Interviewing torture survivors

Torture is a human rights violation and a crime against humanity. Read the Convention Against Torture (CAT).

The do’s and don’ts of interviewing torture survivors

The following list of practical “do’s and don’ts” for interviewing torture survivors was written by Miron Varouhakis, a journalist with many years’ experience interviewing and interacting with torture survivors and health professionals working to rehabilitate torture survivors. “Interviewing Victims of Torture A Handbook and Guide for Journalists;  Victims & the Media Program” by Miron Varouhakis, Michigan State University (2008)

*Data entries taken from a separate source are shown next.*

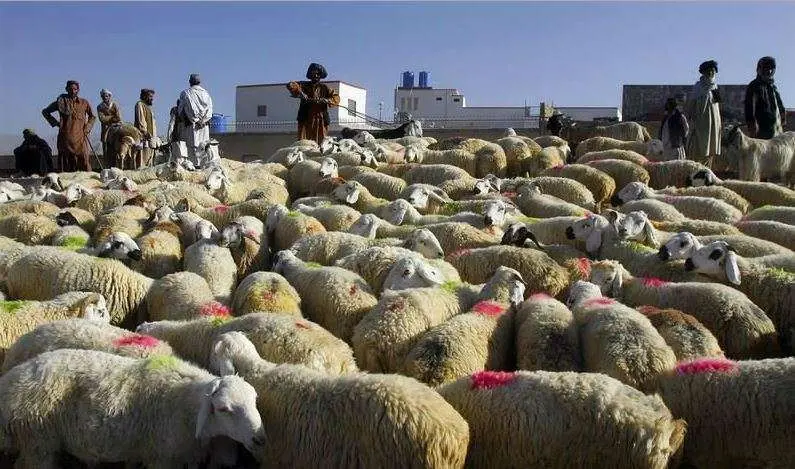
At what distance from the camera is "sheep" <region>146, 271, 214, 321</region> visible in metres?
7.10

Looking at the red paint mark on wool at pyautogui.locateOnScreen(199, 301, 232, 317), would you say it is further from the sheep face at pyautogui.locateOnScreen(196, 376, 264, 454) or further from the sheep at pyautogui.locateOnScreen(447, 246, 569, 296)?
the sheep at pyautogui.locateOnScreen(447, 246, 569, 296)

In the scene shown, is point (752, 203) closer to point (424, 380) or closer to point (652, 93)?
point (424, 380)

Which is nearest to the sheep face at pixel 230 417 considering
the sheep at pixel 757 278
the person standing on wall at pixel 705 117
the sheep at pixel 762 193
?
the sheep at pixel 757 278

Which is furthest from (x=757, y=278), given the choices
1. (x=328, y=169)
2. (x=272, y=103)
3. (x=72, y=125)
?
(x=272, y=103)

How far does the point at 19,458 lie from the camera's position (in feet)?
15.8

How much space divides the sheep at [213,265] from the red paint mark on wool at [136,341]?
202cm

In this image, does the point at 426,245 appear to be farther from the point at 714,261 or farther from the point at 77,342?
the point at 77,342

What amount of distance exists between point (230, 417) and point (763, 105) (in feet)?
44.3

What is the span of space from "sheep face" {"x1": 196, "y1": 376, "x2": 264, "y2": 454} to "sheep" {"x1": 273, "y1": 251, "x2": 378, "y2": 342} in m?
2.36

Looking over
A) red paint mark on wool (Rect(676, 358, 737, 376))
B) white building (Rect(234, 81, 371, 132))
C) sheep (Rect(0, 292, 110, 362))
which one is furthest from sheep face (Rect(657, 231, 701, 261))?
white building (Rect(234, 81, 371, 132))

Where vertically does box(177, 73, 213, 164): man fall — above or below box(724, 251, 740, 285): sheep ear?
above

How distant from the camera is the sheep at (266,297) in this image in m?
6.93

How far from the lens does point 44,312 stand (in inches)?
260

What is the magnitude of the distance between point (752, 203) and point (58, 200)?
34.1 feet
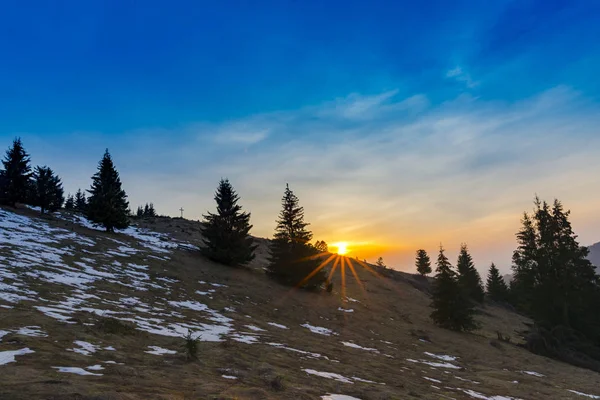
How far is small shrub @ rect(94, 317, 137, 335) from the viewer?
10352 millimetres

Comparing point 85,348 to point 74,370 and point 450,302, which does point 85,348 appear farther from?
point 450,302

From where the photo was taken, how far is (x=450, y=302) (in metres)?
30.9

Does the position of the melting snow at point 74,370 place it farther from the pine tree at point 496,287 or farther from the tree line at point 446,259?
the pine tree at point 496,287

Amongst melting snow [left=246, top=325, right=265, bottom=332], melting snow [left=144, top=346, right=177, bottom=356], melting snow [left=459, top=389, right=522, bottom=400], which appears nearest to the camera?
melting snow [left=144, top=346, right=177, bottom=356]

  • If you are working on a story that will require you to interview a torture survivor, make sure that you go well prepared.
  • Conduct research beforehand about the individual’s case and country of origin. Try to find background information that can help you have some understanding of the details of the story. Each case is different.
  • Prepare your list of questions before the interview. Do not start with the difficult questions, because you may provoke a strong emotional response that may cloud the rest of the interview, or put the interviewee off. Include many open-ended questions that will allow the survivor to tell their story at their own pace.
  • Do not overdress for the interview. Also, make sure that you don’t wear any articles of clothing or jewellery that may raise tension or agitate the torture survivor(s). Many of the survivors have been tortured for their political and religious beliefs, race, ethnicity, nationality, and other reasons. So make sure that your clothing and jewellery do not exhibit national or religious emblems, logos or statements.
  • Ideally, female reporters should interview female torture survivors and male reporters should interview male survivors. If this is not possible, then ask the survivor if being interviewed by a member of the opposite sex would be all right with them before you meet for the interview. Many female victims of torture have been raped and sexually abused by male torturers, which could make it difficult for them to open up to a male interviewer. Males from some cultures are not accustomed to talk about their private affairs with women.
  • Ask permission beforehand if you want to take photographs, audio recordings or video of a torture survivor. Don’t assume that the survivor will have no objection. Many survivors have fled their countries to escape persecution and publishing their photo would expose them to danger. Some torture survivors were forced to make false confessions, so they may fear that an electronic recording of their testimony will be used against them. You may be able to reach a compromise by agreeing to obscure their face or their voice, but you need to negotiate this in advance.
  • Discuss in advance an appropriate location for the interview. You want to make sure that the person feels comfortable. Avoid basements and small windowless rooms. Ask them to suggest appropriate venues.
  • When you meet with a torture survivor, be courteous but avoid making any facial expressions or verbal comments that show pity. Remember that torture survivors have endured and survived some of the most horrible acts you can imagine. The fact that they have survived and that they are willing to share their story with a public audience means that they are strong people. They don’t want pity but they do deserve sensitivity and respect.
  • Before you start the interview, ask the torture survivor what name he or she would like used in the story. Using their real name might put them at risk. Also, ask the interviewee if they would like to be identified as a “torture survivor” or “torture victim” in the story. Some of the survivors may prefer to be identified as a victim.
  • Maintain eye contact throughout the interview and be a good listener. They are trusting you with the most painful moments of their lives, so they deserve to have your full attention.
  • Avoid distractions during the interview. Turn off cell phones, beepers and any other electronic communication devices that you may be carrying with you. Many survivors suffer from post-traumatic stress disorder and disruptions could trigger intrusive recollections (flashbacks).
  • Remain calm even when the torture survivor shares gruesome details of their torture. Try to avoid facial expression of horror or grief. Torture survivors will appreciate your empathy and concern, but extreme reactions can make them feel worse. Do not reach out to them or comfort them physically. Do not use expressions that have religious connotation (such as “Oh my God,” “Jesus,” etc.). Do not trivialize their experience (for example, by saying “that must have hurt,” or “that must have been hell.”). Don’t patronize them. Don’t ask invasive questions (“how do you feel?” etc.). Just listen closely and be calm and attentive. If you can’t control your emotions, ask for a brief recess.
  • You should be ready to accept that a torture survivor may feel uncomfortable answering a particular question. Don’t press. You should also be ready to accept the possibility that the person may end the interview at any stage if going further becomes too difficult.